Your job is to return every line in the data holding the string "true".

Supplied data Block Start

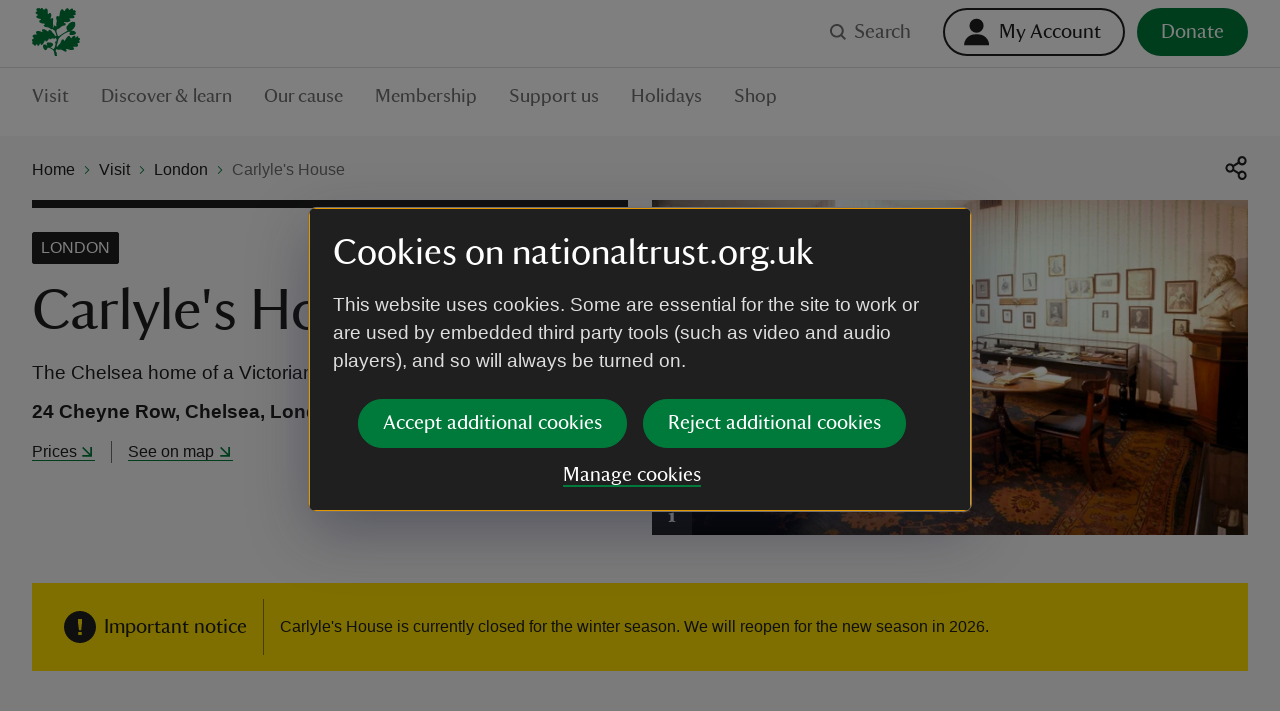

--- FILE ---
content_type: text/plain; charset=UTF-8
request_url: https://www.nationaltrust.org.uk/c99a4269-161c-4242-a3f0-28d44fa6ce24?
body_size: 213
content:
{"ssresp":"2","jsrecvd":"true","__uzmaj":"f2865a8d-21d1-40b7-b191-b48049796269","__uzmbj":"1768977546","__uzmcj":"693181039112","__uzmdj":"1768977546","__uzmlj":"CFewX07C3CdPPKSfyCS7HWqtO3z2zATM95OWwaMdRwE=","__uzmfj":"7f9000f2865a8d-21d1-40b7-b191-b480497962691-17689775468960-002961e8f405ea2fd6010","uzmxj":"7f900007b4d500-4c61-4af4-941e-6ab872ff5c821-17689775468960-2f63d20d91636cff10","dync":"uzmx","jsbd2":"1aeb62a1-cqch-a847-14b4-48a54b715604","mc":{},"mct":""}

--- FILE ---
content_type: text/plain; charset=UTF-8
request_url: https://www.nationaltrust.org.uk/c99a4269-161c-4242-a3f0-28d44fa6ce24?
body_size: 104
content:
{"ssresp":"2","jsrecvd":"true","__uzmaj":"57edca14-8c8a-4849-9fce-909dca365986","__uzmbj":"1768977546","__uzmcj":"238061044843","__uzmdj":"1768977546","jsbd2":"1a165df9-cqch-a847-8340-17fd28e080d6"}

Supplied data Block End
Supplied data Block Start

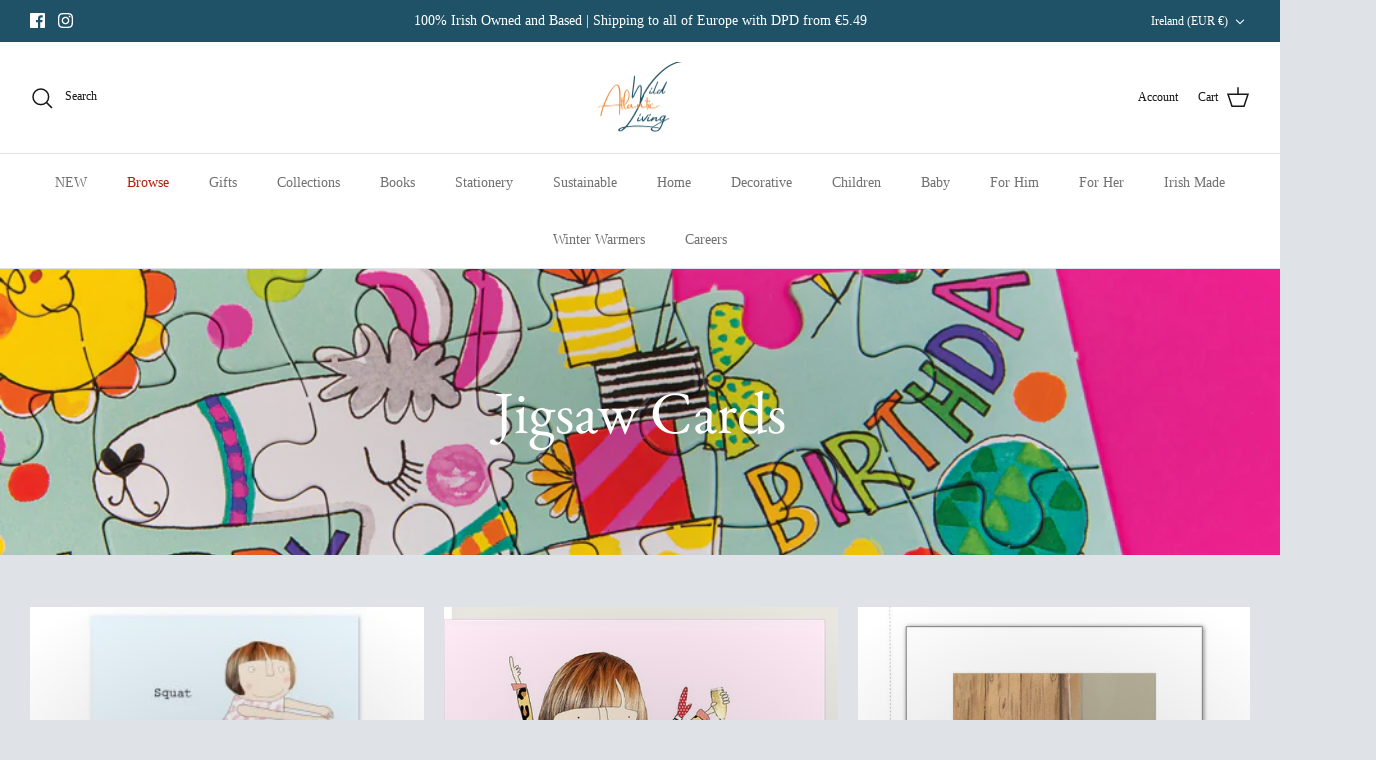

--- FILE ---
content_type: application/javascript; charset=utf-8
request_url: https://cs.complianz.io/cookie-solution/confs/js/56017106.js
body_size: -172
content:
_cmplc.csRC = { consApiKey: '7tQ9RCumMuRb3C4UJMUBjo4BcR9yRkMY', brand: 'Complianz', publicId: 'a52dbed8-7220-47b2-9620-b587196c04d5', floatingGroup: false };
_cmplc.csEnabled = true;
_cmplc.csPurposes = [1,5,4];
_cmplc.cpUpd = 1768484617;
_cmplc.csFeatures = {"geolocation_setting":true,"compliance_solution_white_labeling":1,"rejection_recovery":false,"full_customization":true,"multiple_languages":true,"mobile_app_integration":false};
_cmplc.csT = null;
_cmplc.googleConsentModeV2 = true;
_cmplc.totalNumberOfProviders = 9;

Supplied data Block End

• [Answer to the problem]:
{"ssresp":"2","jsrecvd":"true","__uzmaj":"f2865a8d-21d1-40b7-b191-b48049796269","__uzmbj":"1768977546","__uzmcj":"693181039112","__uzmdj":"1768977546","__uzmlj":"CFewX07C3CdPPKSfyCS7HWqtO3z2zATM95OWwaMdRwE=","__uzmfj":"7f9000f2865a8d-21d1-40b7-b191-b480497962691-17689775468960-002961e8f405ea2fd6010","uzmxj":"7f900007b4d500-4c61-4af4-941e-6ab872ff5c821-17689775468960-2f63d20d91636cff10","dync":"uzmx","jsbd2":"1aeb62a1-cqch-a847-14b4-48a54b715604","mc":{},"mct":""}
{"ssresp":"2","jsrecvd":"true","__uzmaj":"57edca14-8c8a-4849-9fce-909dca365986","__uzmbj":"1768977546","__uzmcj":"238061044843","__uzmdj":"1768977546","jsbd2":"1a165df9-cqch-a847-8340-17fd28e080d6"}
_cmplc.csEnabled = true;
_cmplc.csFeatures = {"geolocation_setting":true,"compliance_solution_white_labeling":1,"rejection_recovery":false,"full_customization":true,"multiple_languages":true,"mobile_app_integration":false};
_cmplc.googleConsentModeV2 = true;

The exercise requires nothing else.